Experimental and numerical study of inelastic behavior based on simulated cylinder head specimen under thermal cycling conditions

• Published in: Journal of the Brazilian Society of Mechanical Sciences and Engineering Vol. 44; no. 8
• Main Authors: Zhang, Huabing, Liang, Gang, Qiao, Xinqi, Lyu, Zhao, Li, Liting, Zhang, Guoyong, Cui, Yi
• Format: Journal Article
• Language: English
• Published: Berlin/Heidelberg Springer Berlin Heidelberg 01.08.2022; Springer Nature B.V
• Subjects: Bridge failure; Creep strength; Cyclic loads; Cylinder heads; Damage; Deformation effects; Diesel engines; Engine cylinders; Engineering; Fatigue failure; Fatigue life; Fatigue tests; Leakage; Mathematical models; Mechanical Engineering; Numerical methods; Structural integrity; Technical Paper; Temperature dependence; Thermal cycling; Thermal cycling tests; Thermal simulation; Thermal stress; Valve seats; Cylinder head; Numerical simulation; Inelastic deformation; Thermal fatigue test; Viscoelastic plasticity
• ISSN: 1678-5878; 1806-3691
• DOI: 10.1007/s40430-022-03652-2

During the start-stop cycle of marine diesel engines, the cylinder head bears the cyclic thermal stress and produces irreversible deformation. Previous studies mainly predicted the thermomechanical fatigue life of cylinder heads based on the strain fatigue damage criterion, but the multi-factor damage mechanism and law of thermal cycle load on the structural integrity of cylinder heads are not clear. A transient thermal cycle analysis method of the viscoelastic plastic Chaboche model was developed to quantitatively account for the marine engine cylinder head's local deformation and leakage failure. The Chaboche model combines the temperature-dependent nonlinear kinematic hardening equation and Norton-Bailey creep equation. A thermal cycling test of simulated cylinder head specimen was designed to cautiously verify the inelastic cyclic behavior of the multiaxial thermal and structural coupling effect. The model and numerical method are verified by the deformation and fatigue test of the specimen.
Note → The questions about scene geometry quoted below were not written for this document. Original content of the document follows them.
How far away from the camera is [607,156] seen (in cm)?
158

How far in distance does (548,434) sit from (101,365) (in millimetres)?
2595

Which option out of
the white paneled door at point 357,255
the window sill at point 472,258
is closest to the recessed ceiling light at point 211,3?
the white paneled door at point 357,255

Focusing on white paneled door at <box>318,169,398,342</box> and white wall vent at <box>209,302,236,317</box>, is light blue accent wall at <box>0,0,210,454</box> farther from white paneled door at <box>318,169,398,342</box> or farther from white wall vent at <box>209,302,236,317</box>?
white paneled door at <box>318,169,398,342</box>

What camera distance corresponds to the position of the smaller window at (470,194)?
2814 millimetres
Then the permanent deformation and leakage of the cylinder head and water-cooled valve seat are analyzed. The results show that multiaxial thermal cycle simulation verified the deformation prediction with an error of no more than 14%. Inelastic deformation induced by temperature cycling leads to gradual leakage failure in the exhaust nose bridge area of the cylinder head. The irreversible deformation gradually reduces the contact sealing force, and the cyclic loading plasticity that dominates is 8.36 times that of the creep deformation.